Opengl corruption?

Running on AMD64 Gentoo (yes, yes, I know it’s unsupported, but it’s working fine) with the latest CUDA 1.0. Though, I observed this problem in 0.9 too. Hardware: 8800GTX

After running any CUDA program, it seems that the opengl driver is corrupted. If I attempt to run PyMOL after, everything works fine for a few seconds and then the machine either stalls for a minute or hangs completely. A reboot solves this problem.

Just wondering if anyone else is experiencing this?

Specifically which display driver are you using?

Are you confident that this problem is only present after using CUDA?

Is this problem specific to running PyMOL, or does it reproduce with any OpenGL application (even glxgears)?

Please generate and attach an nvidia-bug-report.log after reproducing this problem.

I’m currently using driver: 100.14.11 (confirmed using glxinfo).
I am 100% confident that this problem occurs after using CUDA.

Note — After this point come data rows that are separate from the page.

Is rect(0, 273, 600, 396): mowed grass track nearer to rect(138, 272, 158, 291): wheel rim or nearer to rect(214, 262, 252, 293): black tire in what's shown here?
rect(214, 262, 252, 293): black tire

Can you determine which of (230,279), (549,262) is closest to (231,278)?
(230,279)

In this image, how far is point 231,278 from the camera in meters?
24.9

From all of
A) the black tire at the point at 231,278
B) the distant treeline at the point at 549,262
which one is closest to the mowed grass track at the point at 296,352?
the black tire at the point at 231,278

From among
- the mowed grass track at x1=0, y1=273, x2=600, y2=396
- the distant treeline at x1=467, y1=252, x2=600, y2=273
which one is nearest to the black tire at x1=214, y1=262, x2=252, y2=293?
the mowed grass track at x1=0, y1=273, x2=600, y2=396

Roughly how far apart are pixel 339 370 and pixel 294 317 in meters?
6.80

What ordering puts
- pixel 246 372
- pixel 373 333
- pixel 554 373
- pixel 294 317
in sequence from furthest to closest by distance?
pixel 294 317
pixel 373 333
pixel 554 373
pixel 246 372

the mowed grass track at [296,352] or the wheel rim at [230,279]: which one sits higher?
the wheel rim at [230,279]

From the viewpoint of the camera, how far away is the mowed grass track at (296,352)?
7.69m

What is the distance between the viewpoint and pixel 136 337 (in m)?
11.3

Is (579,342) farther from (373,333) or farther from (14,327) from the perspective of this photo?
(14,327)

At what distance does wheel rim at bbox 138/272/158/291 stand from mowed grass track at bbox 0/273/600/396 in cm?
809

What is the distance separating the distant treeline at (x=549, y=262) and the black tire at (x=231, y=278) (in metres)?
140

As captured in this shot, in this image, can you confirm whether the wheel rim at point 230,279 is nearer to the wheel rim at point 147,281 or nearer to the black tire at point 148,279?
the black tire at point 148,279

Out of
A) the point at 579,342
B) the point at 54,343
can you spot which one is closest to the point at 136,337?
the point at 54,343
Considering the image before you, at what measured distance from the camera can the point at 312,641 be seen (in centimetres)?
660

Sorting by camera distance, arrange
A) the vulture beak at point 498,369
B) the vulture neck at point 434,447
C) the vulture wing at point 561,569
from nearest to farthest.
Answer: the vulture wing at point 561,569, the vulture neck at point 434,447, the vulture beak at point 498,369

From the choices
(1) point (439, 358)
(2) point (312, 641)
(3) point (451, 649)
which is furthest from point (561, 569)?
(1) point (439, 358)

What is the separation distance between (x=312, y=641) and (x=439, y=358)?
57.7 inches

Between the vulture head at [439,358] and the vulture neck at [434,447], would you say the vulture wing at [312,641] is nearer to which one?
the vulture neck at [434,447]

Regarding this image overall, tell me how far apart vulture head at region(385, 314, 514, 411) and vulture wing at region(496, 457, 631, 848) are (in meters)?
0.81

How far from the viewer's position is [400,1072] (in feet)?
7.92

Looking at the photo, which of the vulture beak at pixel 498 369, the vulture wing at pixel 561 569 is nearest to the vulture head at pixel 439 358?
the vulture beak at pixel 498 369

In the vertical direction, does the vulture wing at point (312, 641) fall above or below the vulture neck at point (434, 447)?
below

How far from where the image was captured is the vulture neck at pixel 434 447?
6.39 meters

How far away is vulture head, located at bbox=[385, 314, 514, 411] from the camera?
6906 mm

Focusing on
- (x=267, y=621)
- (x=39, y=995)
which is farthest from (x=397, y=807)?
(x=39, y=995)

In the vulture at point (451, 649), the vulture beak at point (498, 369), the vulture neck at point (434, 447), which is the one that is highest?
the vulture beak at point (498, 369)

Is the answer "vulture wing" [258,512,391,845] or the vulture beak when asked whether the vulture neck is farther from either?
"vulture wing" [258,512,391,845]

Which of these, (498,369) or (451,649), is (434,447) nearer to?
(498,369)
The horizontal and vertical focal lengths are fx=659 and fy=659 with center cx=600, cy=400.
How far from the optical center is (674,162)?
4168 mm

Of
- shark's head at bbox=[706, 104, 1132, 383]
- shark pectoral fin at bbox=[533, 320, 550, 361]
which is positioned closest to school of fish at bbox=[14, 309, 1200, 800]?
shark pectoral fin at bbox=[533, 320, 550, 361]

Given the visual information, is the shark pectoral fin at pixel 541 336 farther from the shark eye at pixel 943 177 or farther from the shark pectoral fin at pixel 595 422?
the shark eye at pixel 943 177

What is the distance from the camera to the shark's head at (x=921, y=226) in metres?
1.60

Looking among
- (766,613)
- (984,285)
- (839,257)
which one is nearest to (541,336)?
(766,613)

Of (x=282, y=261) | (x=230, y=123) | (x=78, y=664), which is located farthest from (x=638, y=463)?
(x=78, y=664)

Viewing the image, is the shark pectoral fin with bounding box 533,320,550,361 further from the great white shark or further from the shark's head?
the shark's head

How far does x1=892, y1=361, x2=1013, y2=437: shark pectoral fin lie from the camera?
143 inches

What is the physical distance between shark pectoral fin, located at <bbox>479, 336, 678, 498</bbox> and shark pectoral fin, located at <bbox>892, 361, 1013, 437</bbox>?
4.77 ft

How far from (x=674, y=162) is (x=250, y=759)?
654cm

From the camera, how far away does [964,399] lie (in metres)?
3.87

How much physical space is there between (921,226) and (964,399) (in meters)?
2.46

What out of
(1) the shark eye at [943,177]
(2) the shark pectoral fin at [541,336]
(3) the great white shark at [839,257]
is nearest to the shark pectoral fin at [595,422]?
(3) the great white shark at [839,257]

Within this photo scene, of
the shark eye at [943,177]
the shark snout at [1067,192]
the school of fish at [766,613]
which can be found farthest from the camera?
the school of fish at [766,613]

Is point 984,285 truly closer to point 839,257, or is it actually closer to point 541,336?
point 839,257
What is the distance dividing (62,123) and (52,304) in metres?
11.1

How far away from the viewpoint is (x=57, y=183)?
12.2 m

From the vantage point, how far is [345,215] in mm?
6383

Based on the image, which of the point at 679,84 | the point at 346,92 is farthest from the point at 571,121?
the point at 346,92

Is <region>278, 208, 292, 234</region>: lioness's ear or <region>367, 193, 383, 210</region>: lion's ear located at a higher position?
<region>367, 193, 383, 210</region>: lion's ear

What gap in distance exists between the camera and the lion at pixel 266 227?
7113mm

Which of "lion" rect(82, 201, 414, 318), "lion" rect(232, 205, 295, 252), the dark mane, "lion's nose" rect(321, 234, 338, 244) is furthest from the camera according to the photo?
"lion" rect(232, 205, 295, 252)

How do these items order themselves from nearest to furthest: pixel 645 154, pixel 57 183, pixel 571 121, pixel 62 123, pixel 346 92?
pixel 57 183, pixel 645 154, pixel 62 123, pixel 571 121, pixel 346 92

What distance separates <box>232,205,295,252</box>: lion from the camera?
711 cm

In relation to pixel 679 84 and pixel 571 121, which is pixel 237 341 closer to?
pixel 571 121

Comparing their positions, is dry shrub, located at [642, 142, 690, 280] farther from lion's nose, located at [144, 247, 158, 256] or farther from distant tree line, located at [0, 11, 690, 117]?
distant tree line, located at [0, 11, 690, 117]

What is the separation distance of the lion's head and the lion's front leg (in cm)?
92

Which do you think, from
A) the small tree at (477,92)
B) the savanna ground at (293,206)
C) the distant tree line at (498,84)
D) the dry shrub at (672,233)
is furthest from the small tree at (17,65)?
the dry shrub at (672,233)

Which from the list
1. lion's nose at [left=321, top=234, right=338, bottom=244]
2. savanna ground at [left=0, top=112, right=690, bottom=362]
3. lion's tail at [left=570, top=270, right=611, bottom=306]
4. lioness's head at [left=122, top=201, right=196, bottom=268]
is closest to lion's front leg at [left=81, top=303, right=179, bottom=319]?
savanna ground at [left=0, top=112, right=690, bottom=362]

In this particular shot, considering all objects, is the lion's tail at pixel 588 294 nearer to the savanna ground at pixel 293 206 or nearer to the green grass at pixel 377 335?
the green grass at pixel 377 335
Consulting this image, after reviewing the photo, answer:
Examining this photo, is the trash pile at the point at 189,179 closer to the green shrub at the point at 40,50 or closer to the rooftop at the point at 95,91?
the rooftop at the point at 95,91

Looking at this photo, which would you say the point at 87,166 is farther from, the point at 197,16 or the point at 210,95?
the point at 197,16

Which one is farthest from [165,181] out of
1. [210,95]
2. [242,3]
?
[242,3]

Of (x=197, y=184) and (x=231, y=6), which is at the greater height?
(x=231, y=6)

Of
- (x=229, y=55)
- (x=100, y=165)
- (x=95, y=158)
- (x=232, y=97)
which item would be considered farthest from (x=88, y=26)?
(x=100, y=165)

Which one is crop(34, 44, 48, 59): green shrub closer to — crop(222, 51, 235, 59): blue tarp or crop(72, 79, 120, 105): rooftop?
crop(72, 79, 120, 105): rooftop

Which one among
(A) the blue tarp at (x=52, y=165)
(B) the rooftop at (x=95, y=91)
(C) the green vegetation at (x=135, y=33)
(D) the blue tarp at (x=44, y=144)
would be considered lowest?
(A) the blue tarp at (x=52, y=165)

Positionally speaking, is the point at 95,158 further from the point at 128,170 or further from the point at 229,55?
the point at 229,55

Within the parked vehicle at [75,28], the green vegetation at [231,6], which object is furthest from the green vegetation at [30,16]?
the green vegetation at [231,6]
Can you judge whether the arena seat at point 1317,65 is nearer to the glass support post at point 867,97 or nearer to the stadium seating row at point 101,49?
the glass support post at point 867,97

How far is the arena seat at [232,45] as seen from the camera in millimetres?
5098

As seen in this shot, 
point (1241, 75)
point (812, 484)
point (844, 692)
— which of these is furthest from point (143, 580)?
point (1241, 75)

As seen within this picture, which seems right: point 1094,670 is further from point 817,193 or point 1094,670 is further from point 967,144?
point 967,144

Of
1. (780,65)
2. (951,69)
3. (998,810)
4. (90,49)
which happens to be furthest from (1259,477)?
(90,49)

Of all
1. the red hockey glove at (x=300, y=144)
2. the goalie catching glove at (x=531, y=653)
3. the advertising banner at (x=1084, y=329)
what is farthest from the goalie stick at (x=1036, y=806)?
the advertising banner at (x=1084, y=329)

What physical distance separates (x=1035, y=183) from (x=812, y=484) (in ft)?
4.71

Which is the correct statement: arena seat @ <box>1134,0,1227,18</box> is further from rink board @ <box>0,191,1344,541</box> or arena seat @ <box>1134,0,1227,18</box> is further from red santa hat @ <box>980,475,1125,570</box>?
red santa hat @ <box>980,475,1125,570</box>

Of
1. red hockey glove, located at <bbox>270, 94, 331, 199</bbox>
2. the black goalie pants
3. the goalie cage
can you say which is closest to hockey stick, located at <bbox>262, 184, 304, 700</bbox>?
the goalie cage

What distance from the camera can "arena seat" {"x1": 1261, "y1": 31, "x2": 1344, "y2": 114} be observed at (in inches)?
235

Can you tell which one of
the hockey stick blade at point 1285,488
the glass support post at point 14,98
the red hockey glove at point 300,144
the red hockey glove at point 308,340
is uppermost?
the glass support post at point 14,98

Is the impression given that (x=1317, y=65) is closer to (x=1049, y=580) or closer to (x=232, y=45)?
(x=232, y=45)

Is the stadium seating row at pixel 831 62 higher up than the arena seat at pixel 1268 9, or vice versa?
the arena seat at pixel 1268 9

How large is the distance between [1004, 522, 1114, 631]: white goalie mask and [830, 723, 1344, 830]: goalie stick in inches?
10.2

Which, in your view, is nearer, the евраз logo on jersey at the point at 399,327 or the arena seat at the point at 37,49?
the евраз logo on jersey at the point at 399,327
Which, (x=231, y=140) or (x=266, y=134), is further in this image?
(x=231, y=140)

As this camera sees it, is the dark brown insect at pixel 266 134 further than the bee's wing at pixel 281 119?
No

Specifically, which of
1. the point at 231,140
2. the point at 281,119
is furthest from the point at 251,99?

However, now that I have tried to reproduce the problem, I realize what is most likely causing it: my dumb CUDA code. Just running any old CUDA program doesn’t cause this problem. I need to run one that writes past the end of a global memory array (originally not on purpose, of course). Sometimes, the CUDA program runs without errors when this happens, and sometimes I get an unspecified launch failiure.

I checked it out with glxgears after running a CUDA program that wrote paste the end of an array and the system hung completely.

If you still want the bug report, let me know and I can try to cause a failure that doesn’t hang my system completely so I can generate one.

/me is off to implement overflow detection into the misbehaving code so this doesn’t happen again :)

If you’re confident that this is a bug in your code, rather than a driver bug, then there’s no need to provide any further information. Thanks.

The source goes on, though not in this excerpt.